#### PROBLEM DETAILS:
An exact, complete copy of the entries below is required, minus any pictures.

(Image-caption web data)

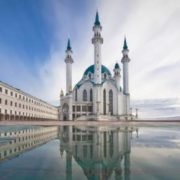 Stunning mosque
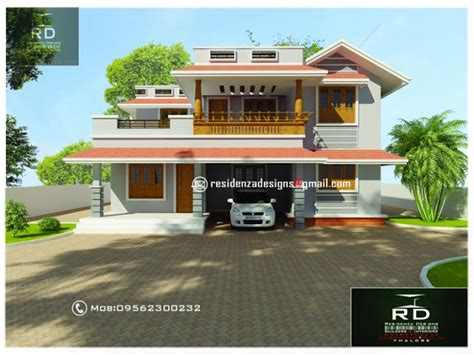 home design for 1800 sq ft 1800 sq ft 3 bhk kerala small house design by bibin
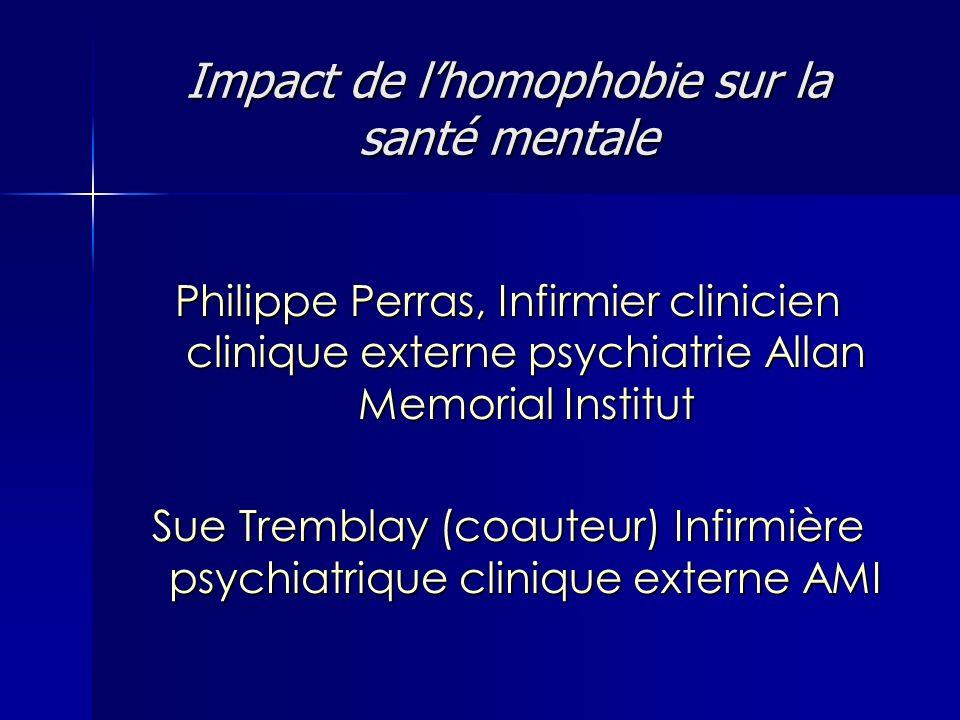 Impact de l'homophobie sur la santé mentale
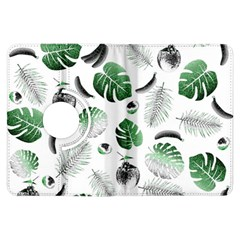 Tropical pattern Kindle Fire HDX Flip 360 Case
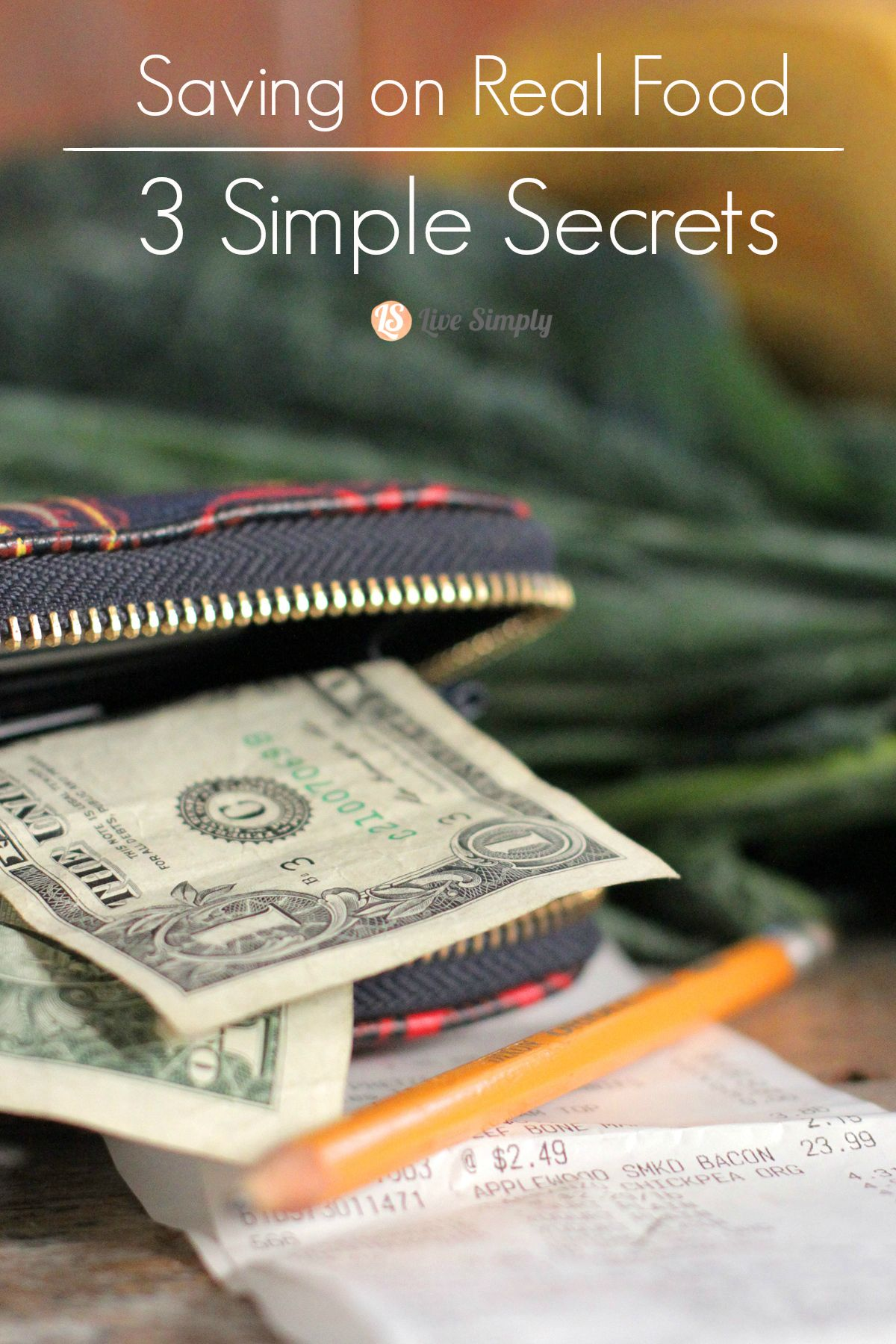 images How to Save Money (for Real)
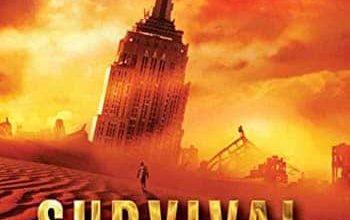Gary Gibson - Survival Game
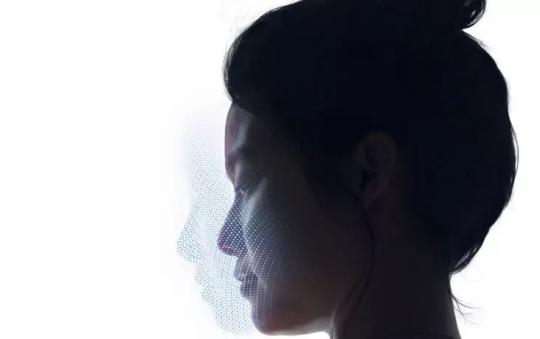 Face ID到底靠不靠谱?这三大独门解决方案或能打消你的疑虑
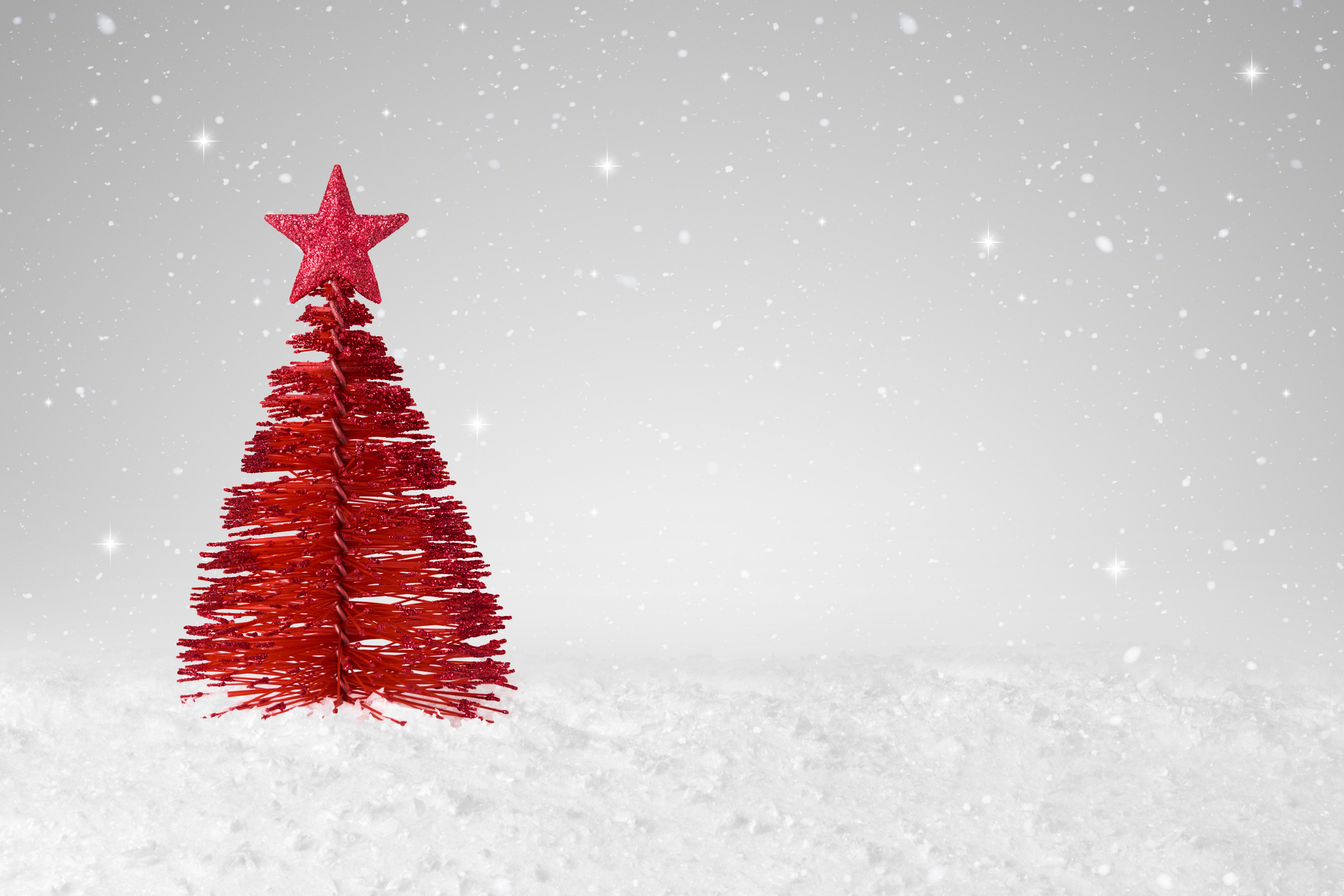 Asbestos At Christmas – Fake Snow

#### EXPECTED OUTPUT:
 Stunning mosque
 home design for 1800 sq ft 1800 sq ft 3 bhk kerala small house design by bibin
 Impact de l'homophobie sur la santé mentale
 Tropical pattern Kindle Fire HDX Flip 360 Case
 images How to Save Money (for Real)
Gary Gibson - Survival Game
 Face ID到底靠不靠谱?这三大独门解决方案或能打消你的疑虑
 Asbestos At Christmas – Fake Snow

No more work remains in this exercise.